*** Extract provided ***

Reports of the Academy of Sciences of the USSR

1. Volume 117, No. 6

MATHEMATICS

E. K. ISAKOVA

ASYMPTOTICS OF THE SOLUTION OF A SECOND-ORDER PARABOLIC PARTIAL DIFFERENTIAL EQUATION WITH A SMALL PARAMETER AT THE HIGHEST DERIVATIVE

(Presented by Academician S. L. Sobolev on 21 VI 1957)

In the present note we consider the behavior, as (\varepsilon \to 0) ((\varepsilon > 0)), of the solution of the following problem (Cauchy problem):

[
L_\varepsilon u^\varepsilon(x,t)\equiv \varepsilon u^\varepsilon_{xx}-u^\varepsilon_t+b(x,t)u^\varepsilon_x+c(x,t)u^\varepsilon=0;
\tag{1}
]

[
u^\varepsilon(x,t)\big|{t=0}=\psi(x),\qquad
(x,t)\in D\infty\ (-\infty<x<\infty,\ 0\leq t\leq T),
\tag{2}
]

where:

a) (\psi^k(x)) are continuous for (x\ne0); there exists

[
\lim_{x\to \pm 0}\psi^{(k)}(x)=\psi^{(k)}(\pm0),
]

(\psi(+0)\ne\psi(-0)), (k=0,1,\ldots,n,\ n\geq1);
(|\psi^{(n)}(x)-\psi^{(n)}(-0)|\(|\psi^{(n)}(x)-\psi^{(n)}(+0)|\0\), \(\delta>0) is arbitrarily small;

b) (\psi^{(r)}(x)), (r=0,1,\ldots,n), as (|x|\to\infty) grow no faster than (\exp(C_0x^2)), (C_0>0) being some constant (for simplicity, all subsequent arguments are carried out under the assumption that (\psi^{(r)}(x)) are bounded);

c) the functions (b(x,t)), (b_x(x,t)), (b_t(x,t)), (b_{xx}(x,t)), (c(x,t)) in (D_\infty) satisfy a Lipschitz condition in (x) and (t); moreover, (b(x,t)), (b_x(x,t)), (c(x,t)) are assumed bounded.

*** End of Extract provided ***

Task requirements >>
• A. In the extract on the parabolic equation with a small parameter, what condition must the functions b(x,t), b_x(x,t), b_t(x,t), b_xx(x,t) and c(x,t) satisfy in D_∞?
• B. Carry on the note on the parabolic equation with a small parameter at the highest derivative, picking up after its final sentence.

*** Stored data ***

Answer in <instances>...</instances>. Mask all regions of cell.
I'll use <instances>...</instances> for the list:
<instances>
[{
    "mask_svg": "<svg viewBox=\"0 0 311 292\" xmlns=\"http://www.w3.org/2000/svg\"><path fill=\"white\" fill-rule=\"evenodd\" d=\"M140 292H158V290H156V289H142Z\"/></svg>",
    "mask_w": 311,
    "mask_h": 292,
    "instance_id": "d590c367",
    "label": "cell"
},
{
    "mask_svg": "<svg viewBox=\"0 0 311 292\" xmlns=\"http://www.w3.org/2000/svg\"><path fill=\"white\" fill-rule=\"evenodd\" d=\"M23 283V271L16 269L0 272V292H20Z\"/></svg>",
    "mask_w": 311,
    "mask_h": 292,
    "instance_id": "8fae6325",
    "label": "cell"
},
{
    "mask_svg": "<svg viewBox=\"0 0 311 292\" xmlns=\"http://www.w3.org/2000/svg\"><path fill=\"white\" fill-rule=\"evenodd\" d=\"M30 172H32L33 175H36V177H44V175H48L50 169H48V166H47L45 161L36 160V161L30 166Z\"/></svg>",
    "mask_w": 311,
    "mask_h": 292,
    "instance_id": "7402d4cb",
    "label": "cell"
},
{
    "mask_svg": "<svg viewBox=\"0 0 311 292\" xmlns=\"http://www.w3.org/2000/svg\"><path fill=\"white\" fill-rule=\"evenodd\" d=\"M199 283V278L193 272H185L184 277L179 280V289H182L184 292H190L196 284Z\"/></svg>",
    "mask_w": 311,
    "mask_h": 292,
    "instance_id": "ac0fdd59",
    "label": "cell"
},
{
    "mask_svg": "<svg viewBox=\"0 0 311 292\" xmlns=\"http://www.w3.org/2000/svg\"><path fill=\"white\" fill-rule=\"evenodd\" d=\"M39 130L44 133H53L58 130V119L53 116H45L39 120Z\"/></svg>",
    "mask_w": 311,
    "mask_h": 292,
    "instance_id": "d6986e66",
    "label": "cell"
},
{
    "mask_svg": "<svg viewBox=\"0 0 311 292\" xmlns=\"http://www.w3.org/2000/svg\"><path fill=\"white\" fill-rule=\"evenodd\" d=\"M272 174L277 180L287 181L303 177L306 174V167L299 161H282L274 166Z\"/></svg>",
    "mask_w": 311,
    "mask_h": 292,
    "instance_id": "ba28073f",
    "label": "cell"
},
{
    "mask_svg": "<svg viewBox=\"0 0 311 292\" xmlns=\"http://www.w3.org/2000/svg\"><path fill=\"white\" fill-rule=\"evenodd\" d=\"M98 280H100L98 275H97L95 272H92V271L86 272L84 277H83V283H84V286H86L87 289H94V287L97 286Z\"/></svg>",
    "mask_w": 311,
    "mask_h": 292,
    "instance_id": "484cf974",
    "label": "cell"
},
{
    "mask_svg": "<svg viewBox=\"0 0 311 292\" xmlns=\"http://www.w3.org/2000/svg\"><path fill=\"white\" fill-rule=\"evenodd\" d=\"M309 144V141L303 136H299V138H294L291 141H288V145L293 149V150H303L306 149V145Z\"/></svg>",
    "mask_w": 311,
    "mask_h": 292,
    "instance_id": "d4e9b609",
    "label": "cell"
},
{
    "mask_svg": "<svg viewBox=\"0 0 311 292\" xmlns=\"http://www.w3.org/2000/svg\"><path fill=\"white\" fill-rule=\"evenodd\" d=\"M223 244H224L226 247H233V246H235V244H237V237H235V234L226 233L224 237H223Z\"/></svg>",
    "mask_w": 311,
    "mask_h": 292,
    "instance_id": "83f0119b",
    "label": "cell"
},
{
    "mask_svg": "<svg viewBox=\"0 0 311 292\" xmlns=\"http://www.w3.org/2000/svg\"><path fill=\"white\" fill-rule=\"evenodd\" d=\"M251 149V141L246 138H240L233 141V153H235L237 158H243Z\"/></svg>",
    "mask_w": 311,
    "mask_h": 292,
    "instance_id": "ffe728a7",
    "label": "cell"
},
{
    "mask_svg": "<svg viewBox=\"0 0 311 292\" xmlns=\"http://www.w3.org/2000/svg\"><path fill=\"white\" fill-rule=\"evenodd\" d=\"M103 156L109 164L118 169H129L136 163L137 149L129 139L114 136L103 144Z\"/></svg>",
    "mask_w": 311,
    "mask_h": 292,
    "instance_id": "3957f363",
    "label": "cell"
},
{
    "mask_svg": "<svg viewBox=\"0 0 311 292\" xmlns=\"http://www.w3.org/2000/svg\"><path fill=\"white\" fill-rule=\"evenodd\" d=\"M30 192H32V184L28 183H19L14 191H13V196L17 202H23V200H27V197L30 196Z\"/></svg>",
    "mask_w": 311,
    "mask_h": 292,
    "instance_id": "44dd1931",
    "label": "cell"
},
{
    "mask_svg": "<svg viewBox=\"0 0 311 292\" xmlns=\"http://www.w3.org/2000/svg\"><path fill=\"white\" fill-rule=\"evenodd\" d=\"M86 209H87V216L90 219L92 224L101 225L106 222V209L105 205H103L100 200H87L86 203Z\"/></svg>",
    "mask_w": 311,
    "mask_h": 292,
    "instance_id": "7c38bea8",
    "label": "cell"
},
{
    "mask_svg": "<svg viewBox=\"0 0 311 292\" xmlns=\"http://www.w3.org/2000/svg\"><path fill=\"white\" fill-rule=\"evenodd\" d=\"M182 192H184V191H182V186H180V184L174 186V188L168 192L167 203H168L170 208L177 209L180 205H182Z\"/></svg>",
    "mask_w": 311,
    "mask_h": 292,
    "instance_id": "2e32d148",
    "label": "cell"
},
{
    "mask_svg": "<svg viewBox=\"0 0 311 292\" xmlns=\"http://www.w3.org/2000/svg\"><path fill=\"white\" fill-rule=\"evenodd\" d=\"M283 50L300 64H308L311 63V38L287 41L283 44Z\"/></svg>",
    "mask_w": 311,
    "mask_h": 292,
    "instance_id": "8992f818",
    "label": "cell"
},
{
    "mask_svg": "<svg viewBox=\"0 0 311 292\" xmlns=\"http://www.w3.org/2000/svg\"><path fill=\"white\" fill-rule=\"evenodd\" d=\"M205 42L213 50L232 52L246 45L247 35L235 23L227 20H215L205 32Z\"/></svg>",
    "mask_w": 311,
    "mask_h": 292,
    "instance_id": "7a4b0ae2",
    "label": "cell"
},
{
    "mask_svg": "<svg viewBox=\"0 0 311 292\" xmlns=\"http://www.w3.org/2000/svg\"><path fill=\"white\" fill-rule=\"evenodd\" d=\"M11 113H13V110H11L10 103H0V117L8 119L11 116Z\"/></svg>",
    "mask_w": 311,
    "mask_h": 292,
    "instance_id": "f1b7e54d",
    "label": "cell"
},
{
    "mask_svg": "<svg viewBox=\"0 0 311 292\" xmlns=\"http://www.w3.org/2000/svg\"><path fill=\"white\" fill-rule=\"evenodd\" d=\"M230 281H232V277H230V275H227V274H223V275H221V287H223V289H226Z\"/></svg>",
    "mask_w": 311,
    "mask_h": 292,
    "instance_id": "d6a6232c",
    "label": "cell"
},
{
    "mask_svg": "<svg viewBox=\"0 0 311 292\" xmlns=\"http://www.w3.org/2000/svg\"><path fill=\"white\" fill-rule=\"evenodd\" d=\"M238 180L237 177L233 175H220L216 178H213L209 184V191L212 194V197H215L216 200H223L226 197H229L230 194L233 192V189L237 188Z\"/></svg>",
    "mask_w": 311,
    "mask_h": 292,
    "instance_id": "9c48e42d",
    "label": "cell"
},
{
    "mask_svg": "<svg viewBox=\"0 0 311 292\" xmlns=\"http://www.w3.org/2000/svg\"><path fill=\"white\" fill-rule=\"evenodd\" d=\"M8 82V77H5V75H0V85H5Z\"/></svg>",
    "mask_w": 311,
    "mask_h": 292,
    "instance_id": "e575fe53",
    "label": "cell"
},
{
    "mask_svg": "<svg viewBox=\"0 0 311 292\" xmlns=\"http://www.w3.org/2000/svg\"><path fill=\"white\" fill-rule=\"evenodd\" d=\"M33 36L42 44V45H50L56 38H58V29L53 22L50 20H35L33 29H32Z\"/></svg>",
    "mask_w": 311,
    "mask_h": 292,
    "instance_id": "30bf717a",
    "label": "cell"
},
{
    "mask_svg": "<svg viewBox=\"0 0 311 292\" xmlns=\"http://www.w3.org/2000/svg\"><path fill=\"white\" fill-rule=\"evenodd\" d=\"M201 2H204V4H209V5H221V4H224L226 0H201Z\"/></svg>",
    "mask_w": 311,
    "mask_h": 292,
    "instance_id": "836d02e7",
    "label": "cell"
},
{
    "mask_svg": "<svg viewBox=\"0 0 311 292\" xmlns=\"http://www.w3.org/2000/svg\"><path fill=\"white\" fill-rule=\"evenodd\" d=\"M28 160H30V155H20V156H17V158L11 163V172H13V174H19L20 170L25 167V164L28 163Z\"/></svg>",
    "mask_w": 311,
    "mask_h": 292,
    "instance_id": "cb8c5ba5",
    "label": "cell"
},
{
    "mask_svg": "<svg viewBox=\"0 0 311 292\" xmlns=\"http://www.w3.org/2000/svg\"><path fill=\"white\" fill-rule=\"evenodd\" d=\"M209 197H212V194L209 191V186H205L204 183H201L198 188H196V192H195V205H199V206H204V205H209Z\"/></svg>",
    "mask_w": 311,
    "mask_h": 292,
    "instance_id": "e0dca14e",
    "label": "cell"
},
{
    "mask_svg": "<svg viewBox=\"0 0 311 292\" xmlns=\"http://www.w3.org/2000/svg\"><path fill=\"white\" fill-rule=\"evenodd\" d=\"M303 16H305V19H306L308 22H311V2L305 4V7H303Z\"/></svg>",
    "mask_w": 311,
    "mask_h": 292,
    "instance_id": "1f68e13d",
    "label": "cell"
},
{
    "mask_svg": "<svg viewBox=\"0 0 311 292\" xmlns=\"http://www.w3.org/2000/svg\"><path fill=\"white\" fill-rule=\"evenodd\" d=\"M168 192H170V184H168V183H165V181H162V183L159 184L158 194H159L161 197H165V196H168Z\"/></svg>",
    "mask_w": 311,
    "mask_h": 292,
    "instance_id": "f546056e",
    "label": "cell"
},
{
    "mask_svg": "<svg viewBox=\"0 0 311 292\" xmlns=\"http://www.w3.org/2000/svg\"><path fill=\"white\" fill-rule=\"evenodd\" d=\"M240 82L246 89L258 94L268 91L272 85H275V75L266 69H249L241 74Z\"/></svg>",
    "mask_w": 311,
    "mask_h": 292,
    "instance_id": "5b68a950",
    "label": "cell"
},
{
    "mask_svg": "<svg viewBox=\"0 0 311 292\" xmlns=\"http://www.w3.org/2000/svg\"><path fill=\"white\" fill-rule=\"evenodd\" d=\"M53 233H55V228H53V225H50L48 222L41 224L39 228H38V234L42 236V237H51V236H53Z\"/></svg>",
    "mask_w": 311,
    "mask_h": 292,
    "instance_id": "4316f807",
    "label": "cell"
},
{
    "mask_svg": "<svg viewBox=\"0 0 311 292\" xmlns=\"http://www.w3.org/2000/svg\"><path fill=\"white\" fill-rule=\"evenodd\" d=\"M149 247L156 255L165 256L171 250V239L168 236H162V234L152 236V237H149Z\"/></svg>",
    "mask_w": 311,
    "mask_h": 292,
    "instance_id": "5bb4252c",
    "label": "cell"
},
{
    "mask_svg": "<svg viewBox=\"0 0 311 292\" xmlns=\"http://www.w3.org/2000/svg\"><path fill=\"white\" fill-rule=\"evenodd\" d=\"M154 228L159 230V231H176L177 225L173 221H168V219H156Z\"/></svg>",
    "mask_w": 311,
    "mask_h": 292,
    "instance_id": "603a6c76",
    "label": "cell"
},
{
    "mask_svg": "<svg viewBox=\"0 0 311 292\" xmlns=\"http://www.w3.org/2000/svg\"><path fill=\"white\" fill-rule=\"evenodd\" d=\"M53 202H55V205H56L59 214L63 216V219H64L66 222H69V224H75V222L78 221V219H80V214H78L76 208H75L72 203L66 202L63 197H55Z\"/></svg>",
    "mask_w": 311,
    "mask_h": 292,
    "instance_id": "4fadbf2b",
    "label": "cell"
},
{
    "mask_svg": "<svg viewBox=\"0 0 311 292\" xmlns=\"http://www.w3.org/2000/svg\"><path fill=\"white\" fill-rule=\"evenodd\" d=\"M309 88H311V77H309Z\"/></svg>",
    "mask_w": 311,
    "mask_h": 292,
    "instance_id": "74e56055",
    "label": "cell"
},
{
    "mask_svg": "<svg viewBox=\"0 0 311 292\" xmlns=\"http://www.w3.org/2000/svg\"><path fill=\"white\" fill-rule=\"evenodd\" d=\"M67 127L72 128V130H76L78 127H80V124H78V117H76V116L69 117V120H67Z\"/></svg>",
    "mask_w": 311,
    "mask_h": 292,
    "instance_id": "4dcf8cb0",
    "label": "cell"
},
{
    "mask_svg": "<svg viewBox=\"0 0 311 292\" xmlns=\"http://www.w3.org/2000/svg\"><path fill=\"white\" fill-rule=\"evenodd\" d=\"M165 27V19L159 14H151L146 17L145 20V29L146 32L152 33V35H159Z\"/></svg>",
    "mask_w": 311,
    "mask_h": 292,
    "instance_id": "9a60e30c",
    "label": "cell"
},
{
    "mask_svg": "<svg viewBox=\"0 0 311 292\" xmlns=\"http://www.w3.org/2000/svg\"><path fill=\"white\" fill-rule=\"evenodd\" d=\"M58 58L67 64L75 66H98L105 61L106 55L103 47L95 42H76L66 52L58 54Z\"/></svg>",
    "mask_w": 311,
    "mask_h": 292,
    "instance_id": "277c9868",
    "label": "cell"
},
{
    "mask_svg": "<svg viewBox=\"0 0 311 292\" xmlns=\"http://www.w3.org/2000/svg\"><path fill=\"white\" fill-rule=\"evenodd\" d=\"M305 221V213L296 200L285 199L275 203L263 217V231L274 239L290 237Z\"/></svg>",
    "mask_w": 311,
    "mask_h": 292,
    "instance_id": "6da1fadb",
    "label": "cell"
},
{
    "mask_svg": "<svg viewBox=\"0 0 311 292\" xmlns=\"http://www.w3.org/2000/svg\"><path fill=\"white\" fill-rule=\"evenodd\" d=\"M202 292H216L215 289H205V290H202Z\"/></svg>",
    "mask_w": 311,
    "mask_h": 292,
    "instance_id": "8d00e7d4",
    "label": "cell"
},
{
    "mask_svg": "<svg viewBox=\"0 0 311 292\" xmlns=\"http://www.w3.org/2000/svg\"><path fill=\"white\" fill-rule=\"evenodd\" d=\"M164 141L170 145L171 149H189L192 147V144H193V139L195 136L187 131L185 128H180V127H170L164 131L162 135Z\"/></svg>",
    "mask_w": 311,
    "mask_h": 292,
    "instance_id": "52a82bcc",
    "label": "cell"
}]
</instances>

*** End of Stored data ***

Responses per task >>
• A. A Lipschitz condition in x and t.

• B.
Denote by (v(x,t)) the solution of (1), (2) for (\varepsilon=0):

[
L_0v(x,t)\equiv -v_t+bv_x+cv=0;
\tag{1°}
]

[
v(x,t)\big|{t=0}=\psi(x),\qquad (x,t)\in D\infty,
\tag{2°}
]

and by (l(x,t)) the characteristic of equation ((1^\circ)) passing through the point ((x,t)).

In the degeneration of differential equations of higher order into equations of lower order, on the one hand, there is a loss of part of the boundary conditions, which gives rise to the phenomenon of a “boundary layer”; on the other hand, there may occur a loss of smoothness for the solution of the degenerate equation. In the first case, near that part of the boundary where the loss of conditions for the solution of the nondegenerate equation occurs, one can write an asymptotic expansion (see, for example, (1)). The second case occurs in the problem considered here. In this case, in a neighborhood of the characteristic (l(0,0)), on which the loss of smoothness of the solution (v(x,t)) of problem ((1^\circ)), ((2^\circ)) occurs, one may observe, for the solution (u^\varepsilon(x,t)), the phenomenon of an “internal boundary layer.” In this paper the asymptotics of the solution (u^\varepsilon(x,t)) near (l(0,0)) is given.

Definition. The part principal with respect to (\varepsilon), as (\varepsilon\to0), of (u^\varepsilon(x,t)-v(x,t)) inside some neighborhood of (l(0,0)) will be called the internal parabolic boundary layer.

Passing from (x) and (t) to new variables (y) and (z), where (z) is the length of the arc of the characteristic (l(x,t)) between the points ((y,0)) and ((x,t)), and (y) is the distance along the (x)-axis from the origin to the point of intersection of (l(x,t)) with (t=0), and retaining the previous notation, we write (1), (2) in the form

[
L_\varepsilon u^\varepsilon(z,y)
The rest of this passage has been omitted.